Trecho extraído:
........

Mulheres como a senhora Angelina da Silva, 72, viúva, mãe de oito filhos. Aposentada, ela vivia, até então, em estado permanente de depressão. “ Todos os dias eu arrumava minha mortalha. Agora, eu nasci de novo”, desabafou.
Quem canta os Males Espanta
Hoje elas são, sem exceção, o retrato fiel da alegria e do entusiasmo. Duas vezes por semana ensaiam a coreografia e a voz. Na agenda, aulas de canto em escola de música patrocinada pela Prefeitura de Arapiraca. Tudo para aprimorar uma vocação natural nascida através do ofício de destalar e juntar as folhas de fumo.
A profissão, multiplicada na região, por conta da ascensão da cultura do fumo, era praticada em grandes salões que reuniam milhares de pessoas.
Numa jornada de trabalho que atravessava a madrugada, na época em que os rádios eram raros, era comum- e necessário- que surgisse algo que divertisse o grupo, mesclado por homens e mulheres.
Coube a elas, no entanto, a criação de uma espécie de brincadeira e que passou a ser levada a sério por quase quatro décadas. A partir de um mote nasciam os versinhos.
“ Podia ser a fome, uma namorico novo ou até uma briguinha”, explicou Ana Xavier, 62, destaladeira por mais de 50 anos e cantora do grupo desde sua fundação. O canto, cantado na forma de quadrilhas, sextilhas ou até pé quebrado ( quando a rima não é obrigatória), ultrapassou anos, atravessou gerações, mas não resistiria aos novos ritmos da vida moderna.

........

Descrição do problema: Transcreva, do texto sobre as destaladeiras cantoras de Arapiraca, o trecho que vai de "A profissão, multiplicada" a "nasciam os versinhos.".

........

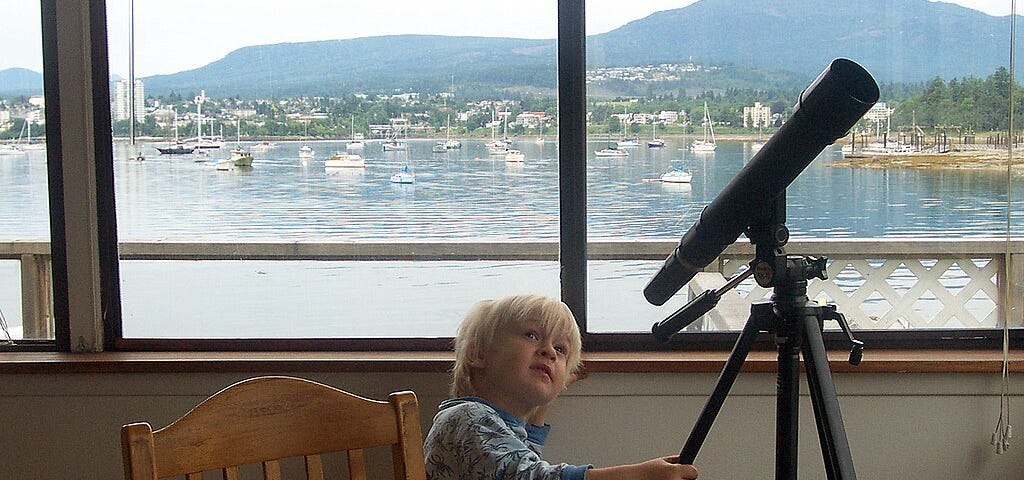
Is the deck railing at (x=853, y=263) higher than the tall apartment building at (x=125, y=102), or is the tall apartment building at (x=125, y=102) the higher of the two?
the tall apartment building at (x=125, y=102)

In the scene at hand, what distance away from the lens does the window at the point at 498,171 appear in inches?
92.3

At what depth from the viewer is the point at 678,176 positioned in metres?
2.38

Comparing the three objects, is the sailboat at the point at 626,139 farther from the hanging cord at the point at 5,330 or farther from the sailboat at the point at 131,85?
the hanging cord at the point at 5,330

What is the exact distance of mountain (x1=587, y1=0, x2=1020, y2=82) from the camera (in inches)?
90.8

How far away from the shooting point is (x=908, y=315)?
2.38 m

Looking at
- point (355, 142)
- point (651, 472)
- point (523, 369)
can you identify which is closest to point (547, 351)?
point (523, 369)

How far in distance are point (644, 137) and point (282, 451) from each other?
1251mm

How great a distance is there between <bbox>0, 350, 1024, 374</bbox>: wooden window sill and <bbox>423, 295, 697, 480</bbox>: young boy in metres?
0.37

........

Saída:
A profissão, multiplicada na região, por conta da ascensão da cultura do fumo, era praticada em grandes salões que reuniam milhares de pessoas.
Numa jornada de trabalho que atravessava a madrugada, na época em que os rádios eram raros, era comum- e necessário- que surgisse algo que divertisse o grupo, mesclado por homens e mulheres.
Coube a elas, no entanto, a criação de uma espécie de brincadeira e que passou a ser levada a sério por quase quatro décadas. A partir de um mote nasciam os versinhos.